_Challenges_:
1 - List every person's name that appears in the transcript.
2 - Copy the transcript word for word from "Been taking advantage" to "on the table.".
3 - Decide whether each statement agrees with the transcript. Answer yes or no, and quote the words from the transcript that decide it.
(a) Someone has used time off for deep reading.
(b) The weather is described as cool.
(c) All messages are read, but only some will get a response.

_Document excerpt_:

::::::::

And we're going to be writing y'all back as well.
Glenn in Maryland.
We read them all and we will respond to them as soon as you can, as soon as we can.
And they do mean so much.
So Keith, again, great to have you back before, I mean, this is it for me and you tonight.
This is the only segment, the only few minutes we have just to ourselves.
So quick thing on what you've been up to the last couple of weeks.
Any observations?
Anything you think of importance that should be imparted upon the audience before we get to Mark, Roger, and Paul in kind?
Well, I've been thinking about, you know, various topics.
Been taking advantage of the time off to do some deep reading.
And hopefully it's going to bear fruit later on this year.
We'll have maybe some articles or some conversations on the show about what I've been thinking about.
But it's really, I know you've been very busy going on various speaking engagements and whatnot, but we're all looking forward to having a very fruitful and good filled with information fall coming up.
Fall is right here on our doorstep now.
Time marches on.
That's what they keep telling me.
It's still hot.
It's still 100 degrees almost.
And meanwhile, we have to keep bread on the table.
You've got a family to raise.
Mine is already raised, but I, you know, still have to be called into duty to help every once in a while.
That's right.
I don't get you ever, as a father, you ever outgrow those obligations.
They just kind of change and evolve over time.

::::::::

_Collected material_:
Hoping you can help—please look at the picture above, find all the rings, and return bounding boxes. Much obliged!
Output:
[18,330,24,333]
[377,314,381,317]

::::::::

_Per-task answers_:
1 - Glenn, Keith, Mark, Roger, Paul

2 -
Been taking advantage of the time off to do some deep reading.
And hopefully it's going to bear fruit later on this year.
We'll have maybe some articles or some conversations on the show about what I've been thinking about.
But it's really, I know you've been very busy going on various speaking engagements and whatnot, but we're all looking forward to having a very fruitful and good filled with information fall coming up.
Fall is right here on our doorstep now.
Time marches on.
That's what they keep telling me.
It's still hot.
It's still 100 degrees almost.
And meanwhile, we have to keep bread on the table.

3 -
(a) Yes: "Been taking advantage of the time off to do some deep reading."
(b) No: "It's still hot."
(c) No: "We read them all and we will respond to them as soon as you can, as soon as we can."